Bu noktada, her şeyi dinleyen yakındaki arabadaki şişman adam, "Seni kaltak!" diye bağırdı. Kadınların hepsi aynıdır. Önce seni aya uçuracakları hissini veriyorlar, sonra da hiçbir şey olmamış gibi düşürüveriyorlar."
"Sanırım 10 doların yakında ceplerimi dolduracak," dedi zayıfça olan, yorumunu coşkulu kahkahalar takip etti.

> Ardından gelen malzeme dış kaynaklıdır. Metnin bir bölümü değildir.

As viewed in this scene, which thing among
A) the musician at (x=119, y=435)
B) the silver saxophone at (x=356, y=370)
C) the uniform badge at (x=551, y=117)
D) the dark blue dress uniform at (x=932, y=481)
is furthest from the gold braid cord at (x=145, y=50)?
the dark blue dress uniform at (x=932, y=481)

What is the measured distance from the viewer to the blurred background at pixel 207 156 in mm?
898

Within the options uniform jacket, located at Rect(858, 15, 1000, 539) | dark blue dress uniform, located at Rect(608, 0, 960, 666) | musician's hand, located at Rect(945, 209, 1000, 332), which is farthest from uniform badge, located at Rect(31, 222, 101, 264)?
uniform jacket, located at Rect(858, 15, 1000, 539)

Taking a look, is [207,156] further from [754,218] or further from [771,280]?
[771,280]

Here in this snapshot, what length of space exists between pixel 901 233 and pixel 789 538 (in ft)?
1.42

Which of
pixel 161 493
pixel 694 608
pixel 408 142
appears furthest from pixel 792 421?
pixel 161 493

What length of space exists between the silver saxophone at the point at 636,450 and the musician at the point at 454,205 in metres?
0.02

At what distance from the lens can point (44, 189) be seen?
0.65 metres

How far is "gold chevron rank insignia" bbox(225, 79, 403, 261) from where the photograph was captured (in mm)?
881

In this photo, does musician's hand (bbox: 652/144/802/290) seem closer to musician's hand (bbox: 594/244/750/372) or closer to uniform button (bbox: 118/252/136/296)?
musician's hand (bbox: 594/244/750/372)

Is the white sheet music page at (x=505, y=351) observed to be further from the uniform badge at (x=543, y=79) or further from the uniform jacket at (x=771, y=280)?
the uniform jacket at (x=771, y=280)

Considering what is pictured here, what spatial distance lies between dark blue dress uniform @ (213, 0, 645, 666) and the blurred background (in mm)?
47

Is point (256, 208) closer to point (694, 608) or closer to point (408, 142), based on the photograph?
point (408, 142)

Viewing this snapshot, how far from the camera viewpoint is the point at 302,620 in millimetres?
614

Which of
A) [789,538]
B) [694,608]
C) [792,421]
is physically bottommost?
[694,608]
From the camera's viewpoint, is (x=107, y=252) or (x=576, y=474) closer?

"Doğruyu söylemek gerekirse, profesörle kimin yatağa girdiği umurumda değil. Unutma, biz sadece onun bildiklerini öğrenmek için buradayız." Sırtı ağrımaya başladığı için koltuğunda daha rahat bir pozisyon bulmaya çalışırken, "O lanet restoranın içine kamera yerleştirmenin bir yolunu bulmalıydık" diye ekledi.
"Evet, masanın altında, hatta. Böylece kalçalarını daha güzel görmüş oluruz."
"Aptal. Bu görev için hangi pislik seni seçti?"
"Patron, dostum. Ve ona hakaret etmemeni tavsiye ederim. Dinleme cihazları konusunda usta ve hatta bu arabaya dinleme cihazı bile yerleştirmiş olabilir."
İri adam göz kırptı. Bir an için kalbinin durduğunu sandı. Bir kariyer yapmak istiyordu ve amirine hakaret kesinlikle öne çıkmanın yolu değildi.
"Saçmalamayı bırak", dedi, ciddi ve profesyonel görünmeye çalışarak. "Sadece işe devam etmeyi düşün ve somut bir şeyle üsse geri dönelim." Bunu söylerken gece karanlığında ilerideki hedefi seçmeye çalışıyordu ama hafifçe buğulanmış ön camdan pek iyi seçilmiyordu.
Elisa çok sevdiği bilgisayarını çantasından çıkardı. Masaya koyarak fotoğrafları kaydırmaya başladı. Merakı artan albay, bir şeylere odaklanmaya çalıştı, ancak açılar buna izin vermiyordu. Elisa, aradığını bulduktan sonra ayağa kalktı ve albayın yanındaki koltuğa geçti.
"Şimdi" diye başladı. "Şöyle bir gevşe önce. Uzun hikâye. Mümkün olduğunca özetlemeye çalışacağım."